Face caméra, Sandy et Loona, qui vivent toutes les deux sur un terrain dans l’agglomération nantaise, jouent chacune un rôle, « même si on n’est pas comme ça dans la vraie vie ». Dans celui de « la racli » donc, Loona chambre gentiment son amie sur le mode de vie en caravane ou sur la culture et les traditions des gens du voyage. Et Sandy lui répond du tac au tac. Le ton est volontairement potache même si la réalité qu’elles décrivent ne prête pas forcément à sourire. « On est en 2025, mais il y a encore beaucoup de racisme et de discrimination contre les gens du voyage, assurent-elles. Avec ces vidéos, on veut aussi montrer notre quotidien car on est des gens normaux, pas des sauvages ou des extraterrestres ».
Assistés, voleurs ou mangeurs de hérissons
Les clichés ont donc la peau dure et pour beaucoup, les gens du voyage ne travaillent pas, ne payent rien et vivent au crochet de la société, « alors que beaucoup ont un emploi et payent leurs impôts comme tout citoyen français ». On les taxe aussi de voleurs « alors qu’il n’y en a pas plus qu’ailleurs » ou de mangeurs de hérissons. « Je n’en ai jamais mangé personnellement, indique Sandy. C’était peut-être le cas avant, quand les gens n’avaient rien à manger, et c’est resté dans l’imaginaire. On ne vole pas les poules non plus, on fait nos courses chez Leclerc comme tout le monde ».
Dans certaines vidéos, Loona taquine également Sandy sur la saleté présumée des gens du voyage. « C’est complètement faux, répond Sandy. On a des douches, des toilettes et tous les voyageurs sont très propres, sans exception. C’est pareil à l’intérieur de nos caravanes où c’est tout petit et ça se salit très vite. Donc on ne peut pas laisser s’entasser les choses et on doit nettoyer tous les jours ».
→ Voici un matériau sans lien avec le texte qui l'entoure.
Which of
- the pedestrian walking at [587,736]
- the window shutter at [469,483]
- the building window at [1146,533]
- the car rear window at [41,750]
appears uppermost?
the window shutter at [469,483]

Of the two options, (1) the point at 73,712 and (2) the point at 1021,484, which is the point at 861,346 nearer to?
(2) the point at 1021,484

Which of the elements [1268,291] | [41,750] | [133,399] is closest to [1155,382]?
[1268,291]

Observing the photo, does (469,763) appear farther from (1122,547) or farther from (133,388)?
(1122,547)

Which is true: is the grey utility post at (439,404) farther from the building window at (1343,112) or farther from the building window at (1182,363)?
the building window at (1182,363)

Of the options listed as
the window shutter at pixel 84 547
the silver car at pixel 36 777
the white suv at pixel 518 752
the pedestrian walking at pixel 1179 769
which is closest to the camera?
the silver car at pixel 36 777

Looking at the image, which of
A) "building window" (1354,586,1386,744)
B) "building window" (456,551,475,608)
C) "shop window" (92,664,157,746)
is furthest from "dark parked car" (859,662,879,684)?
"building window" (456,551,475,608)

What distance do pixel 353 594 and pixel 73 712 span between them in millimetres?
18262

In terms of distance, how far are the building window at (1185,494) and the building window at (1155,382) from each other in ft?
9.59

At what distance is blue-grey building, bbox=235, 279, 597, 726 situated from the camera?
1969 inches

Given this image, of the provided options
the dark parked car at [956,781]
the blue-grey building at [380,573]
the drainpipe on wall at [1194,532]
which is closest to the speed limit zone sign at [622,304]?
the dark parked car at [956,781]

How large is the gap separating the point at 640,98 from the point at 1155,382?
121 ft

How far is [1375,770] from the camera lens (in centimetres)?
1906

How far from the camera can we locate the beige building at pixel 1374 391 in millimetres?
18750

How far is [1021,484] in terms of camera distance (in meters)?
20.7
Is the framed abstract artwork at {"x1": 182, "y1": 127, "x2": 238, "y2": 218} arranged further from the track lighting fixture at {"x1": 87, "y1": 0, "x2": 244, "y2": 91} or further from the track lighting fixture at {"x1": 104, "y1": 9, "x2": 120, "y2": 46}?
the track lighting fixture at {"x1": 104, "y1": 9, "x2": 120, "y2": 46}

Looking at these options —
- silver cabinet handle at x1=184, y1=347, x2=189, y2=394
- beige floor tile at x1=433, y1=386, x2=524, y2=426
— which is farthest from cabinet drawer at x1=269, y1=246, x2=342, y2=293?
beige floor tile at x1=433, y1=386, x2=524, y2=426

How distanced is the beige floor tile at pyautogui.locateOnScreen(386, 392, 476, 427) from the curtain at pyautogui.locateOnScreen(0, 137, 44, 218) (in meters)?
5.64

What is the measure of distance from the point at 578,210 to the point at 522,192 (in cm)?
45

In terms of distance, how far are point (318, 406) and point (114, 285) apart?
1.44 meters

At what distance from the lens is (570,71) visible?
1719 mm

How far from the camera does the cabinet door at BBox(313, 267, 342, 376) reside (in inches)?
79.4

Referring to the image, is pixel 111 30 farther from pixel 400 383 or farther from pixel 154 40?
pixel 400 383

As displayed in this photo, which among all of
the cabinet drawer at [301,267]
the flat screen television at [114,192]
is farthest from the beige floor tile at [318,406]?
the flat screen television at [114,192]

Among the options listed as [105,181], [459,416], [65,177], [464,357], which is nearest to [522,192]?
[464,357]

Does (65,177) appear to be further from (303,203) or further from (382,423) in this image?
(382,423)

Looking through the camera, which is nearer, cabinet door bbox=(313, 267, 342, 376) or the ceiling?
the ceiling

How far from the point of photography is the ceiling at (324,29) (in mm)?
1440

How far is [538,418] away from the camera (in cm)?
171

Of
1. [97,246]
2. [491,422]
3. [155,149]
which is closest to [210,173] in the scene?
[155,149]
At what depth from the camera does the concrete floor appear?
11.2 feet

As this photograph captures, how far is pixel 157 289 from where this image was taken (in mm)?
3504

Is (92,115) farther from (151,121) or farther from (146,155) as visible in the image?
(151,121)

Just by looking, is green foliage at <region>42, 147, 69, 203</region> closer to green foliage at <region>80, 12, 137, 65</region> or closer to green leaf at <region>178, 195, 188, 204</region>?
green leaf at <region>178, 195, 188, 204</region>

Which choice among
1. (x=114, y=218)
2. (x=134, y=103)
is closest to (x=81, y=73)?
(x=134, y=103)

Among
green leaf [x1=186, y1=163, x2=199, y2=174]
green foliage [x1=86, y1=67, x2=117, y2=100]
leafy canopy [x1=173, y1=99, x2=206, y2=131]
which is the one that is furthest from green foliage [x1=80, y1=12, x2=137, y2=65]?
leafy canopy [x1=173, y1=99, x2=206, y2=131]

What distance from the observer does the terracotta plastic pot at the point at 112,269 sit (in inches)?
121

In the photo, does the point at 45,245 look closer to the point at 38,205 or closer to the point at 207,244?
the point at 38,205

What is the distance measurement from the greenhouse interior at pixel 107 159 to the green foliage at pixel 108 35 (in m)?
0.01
Des députés ou des maires véhiculent aussi ces clichés
Comme Sandy et Loona, d’autres jeunes gens du voyage jouent la carte de l’humour sur les réseaux sociaux, comme elodykb.shelby ou Brenda, pour raconter leur quotidien et balayer les idées reçues. « Une bonne chose » selon Nelly Debart, présidente de l’Association nationale des gens du voyage citoyens. « Tant mieux si cela permet de changer les mentalités et si ça en fait réfléchir certains, indique-t-elle. Cela montre aussi que nos jeunes ne sont pas illettrés et maîtrisent les technologies ».
Mais le combat est encore loin d’être gagné, selon la présidente de l’ANGVC. « On la vit tous les jours, cette discrimination, assure-t-elle. Et le plus grave, c’est qu’on entend aussi ces clichés dans la bouche de députés ou de maires alors qu’ils ne respectent même pas la loi sur les aires d’accueil des gens du voyage ».
Idem dans le monde du travail, où les gens du voyage doivent « cacher leur accent » lors des entretiens. « S’ils découvrent que vous êtes de la communauté, c’est sûr qu’ils ne vous embaucheront pas, déplore Sandy. Quand je travaillais, je ne disais rien à personne par exemple. On nous parle de notre difficulté à nous intégrer, mais c’est ça notre réalité et elle n’est pas jojo ».
* Le terme « racli » désigne, dans le jargon des gens du voyage, une jeune femme qui n’appartient pas à la communauté.